Ford Motor Co. will take a direct stake in a battery-nickel plant under construction in Indonesia, deepening its role in the supply chain as carmakers try to secure materials for electric vehicles.
The US automaker joins PT Vale Indonesia and China’s Zhejiang Huayou Cobalt Co. as investors in a project to make an annual 120,000 tons of nickel chemicals for EV batteries, according to a joint statement from the companies. The Pomalaa plant is expected to start commercial production in 2026, with total investment at 67.5 trillion rupiah ($4.5 billion).
The statement did not disclose each company’s share of the investment.
Global carmakers are racing to ensure long-term flows of materials like lithium, cobalt and nickel as demand balloons. While direct investments in mines or refineries are still rare, General Motors Co. has invested in a US lithium miner while Tesla Inc. is interested in buying a lithium producer.
Indonesia is becoming a major source of battery-ready nickel following a wave of refinery investments in the minerals-rich country, mostly by Chinese companies. Ford, which plans to make 2 million EVs a year by the end of 2026, already had an agreement with Huayou to take battery materials derived from the Pomalaa plant.
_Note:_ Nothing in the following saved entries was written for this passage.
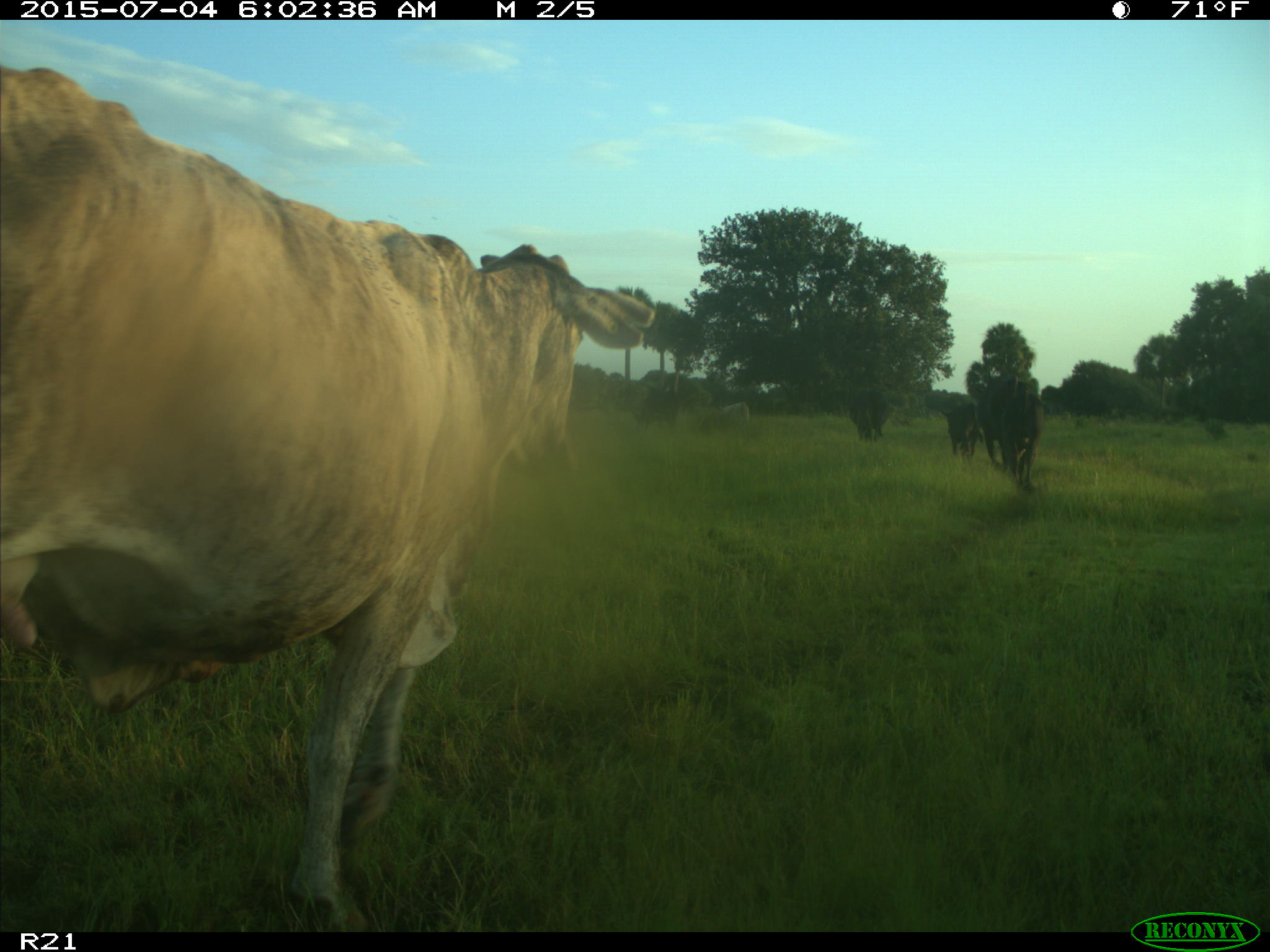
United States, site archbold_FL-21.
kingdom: Animalia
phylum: Chordata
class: Mammalia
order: Artiodactyla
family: Bovidae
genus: Bos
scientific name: Bos taurus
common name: domestic cow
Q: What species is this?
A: Bos taurus (domestic cow).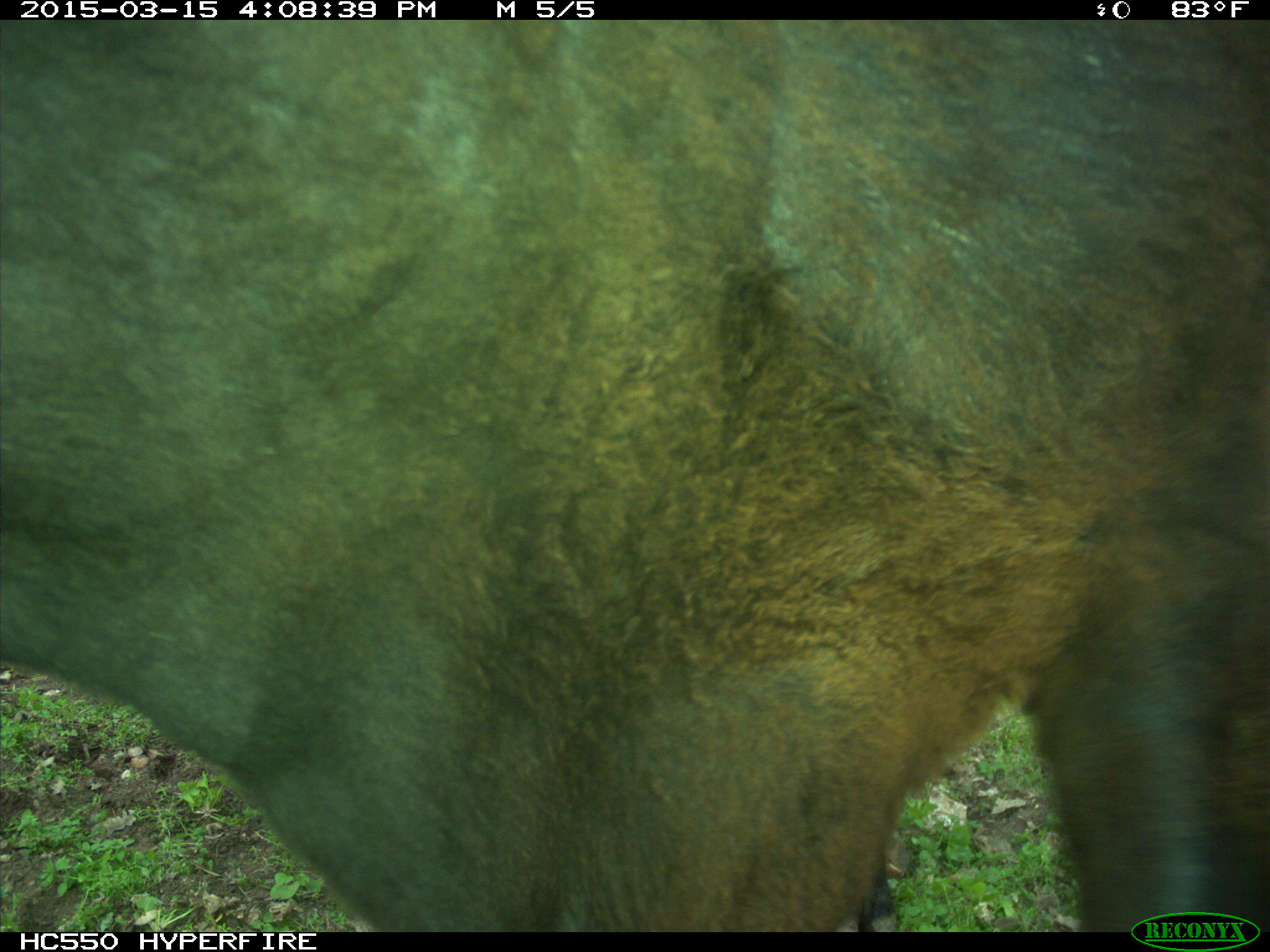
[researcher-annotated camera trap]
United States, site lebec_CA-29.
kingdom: Animalia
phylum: Chordata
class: Mammalia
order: Artiodactyla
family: Bovidae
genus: Bos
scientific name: Bos taurus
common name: domestic cow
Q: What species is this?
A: Bos taurus (domestic cow).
“This framework gives Ford direct control to source the nickel we need — in one of the industry’s lowest-cost ways — and allows us to ensure the nickel is mined in line with our company’s sustainability targets,” Lisa Drake, vice president for Ford Model e EV industrialization, said in the statement.
Pomalaa is a long-delayed project, and an example of earlier efforts to use “high-pressure acid leaching” technology, or HPAL, to make nickel chemicals from low-grade ores. There are now a number of HPAL plants ramping up in the Southeast Asian nation, but there are still concerns about their environmental credentials.
“The technology remains difficult to develop and ramp up and manage, compared to other conventional nickel production methods and processes,” said Allan Ray Restauro, analyst at BloombergNEF.